Jay W. Forrester was a pioneer in early digital computer development and invented random-access, coincident-current magnetic storage, which became the standard memory device for digital computers.

Invention Impact

Random Access Memory (RAM) is a computer storage device which allows data to be accessed in any order, and Forrester’s original coincident current system was used in all computers until the development of static and dynamic RAM systems in the 1960s.

Coincident current system was a precursor to magnetic core memory which was invented by a teammate on MIT's Whirlwind project, Kenneth Olsen.  This system used a small number of wires to control a large number of cores, and it depended on the magnetic properties of materials to perform switching and amplification.  Forrester’s original attempts at core memory used ceramic bobbins and wires, but the system proved to be temperamental and unreliable.

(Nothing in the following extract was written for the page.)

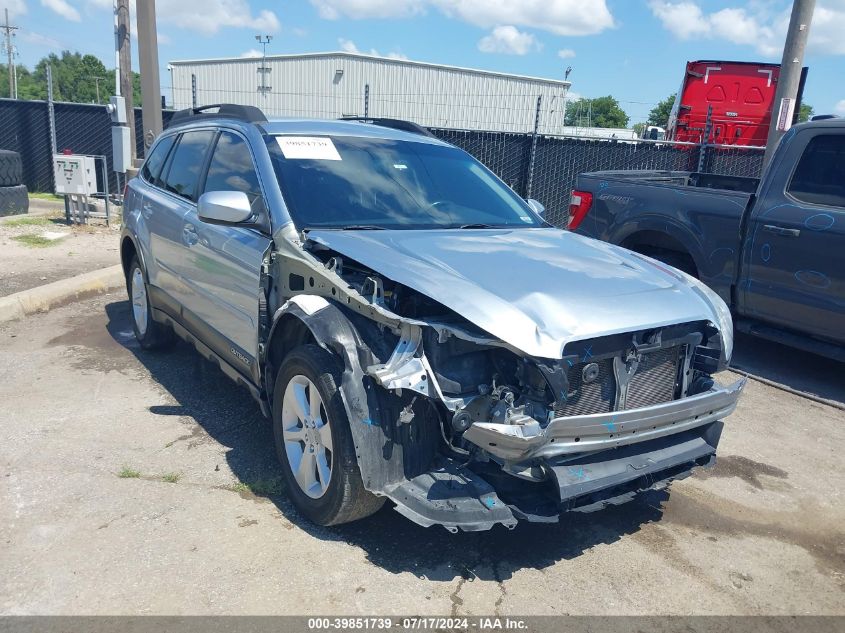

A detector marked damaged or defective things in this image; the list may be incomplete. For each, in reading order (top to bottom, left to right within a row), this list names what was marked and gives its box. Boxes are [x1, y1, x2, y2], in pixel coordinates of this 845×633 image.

crumpled hood [306, 227, 724, 358]
damaged front end of car [262, 230, 744, 532]
detached front bumper [462, 376, 744, 460]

Forrester’s inventions are the precursor to the modern computer and semiconductor industries today in the world.

Inventor Bio

Born In Climax, Nebraska, Forrester lived on a Nebraska cattle ranch until he entered the University of Nebraska, where he received a B.S. degree in Electrical Engineering in 1939. Forrester received a M.S. degree from the Massachusetts Institute of Technology in 1945. Following his work in computers, Forrester turned his attention to societal systems. The field of system dynamics was created in 1956 under his leadership to evaluate how alternative policies affect growth, stability, fluctuation, and changing behavior in corporations, cities, and countries. He is currently Germeshausen Professor at MIT, where he directs the System Dynamics Program in the Alfred P. Sloan School of Management.